Edit: note that each team appears in both "Home" and "Away" columns in df
, so one cannot just simply group by Home
or Away
column.
One way I can think of is to do group_by
on Home
column and perform some summary operation, then do the same onAway
, then usecbind
to combine together. But seems I need to do the whole operation several times. Is there a faster way?
Another solution which is kind of similar in the single steps to the one from @Jon Spring but uses a different selection strategy to achieve the same result.
Step 1 - create intermediate helper columns GoalDiff
. The columns in df
are alternating for Home
and Away
so we keep this format for the new columns.
df_temp <- df %>%
mutate(HomeGoalDiff = HomeGoals - AwayGoals,
AwayGoalDiff = - HomeGoalDiff)
Step 2 - omit the Home
and Away
prefixes as we know they are alternating and we select the columns by index.
colnames(df_temp) <- rep(c("Team","Goal","Points","Diff"), each=2)
Step 3 - Select the Home
and Away
columns to create another dataframe that can be used to aggregate the metrics per Team.

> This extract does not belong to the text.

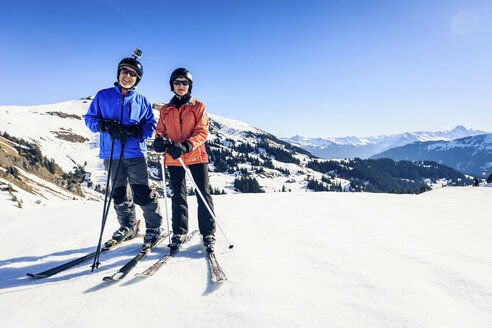 Austria, Damuels, couple with action cam skiing in winter landscape - PNPF00046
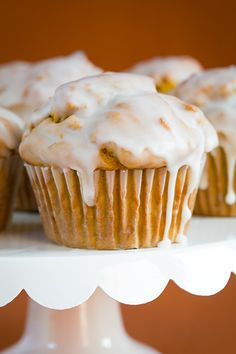 Recipe For Pumpkin Doughnut Muffins with Vanilla Glaze - All that spiced, fluffy, pumpkin-y muffin goodness covered with that perfect, sweet, shell like vanilla glaze.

FinalStandings <- bind_rows(
df_temp %>% select(seq(1,7,2)), # home cols 1,3,5,7
df_temp %>% select(seq(2,8,2)) # away cols 2,4,6,8
) %>%
group_by(Team) %>%
summarise(TotalPoints = sum(Points),
GoalDiff = sum(Diff),
GoalsScored = sum(Goal)) %>%
arrange(desc(TotalPoints), desc(GoalDiff), desc(GoalsScored))
Step 4 - print the result
FinalStandings
# Team TotalPoints GoalDiff GoalsScored
# <chr> <dbl> <dbl> <dbl>
# 1 Liverpool 8 2 7
# 2 Arsenal 7 2 11
# 3 Chelsea 1 -4 7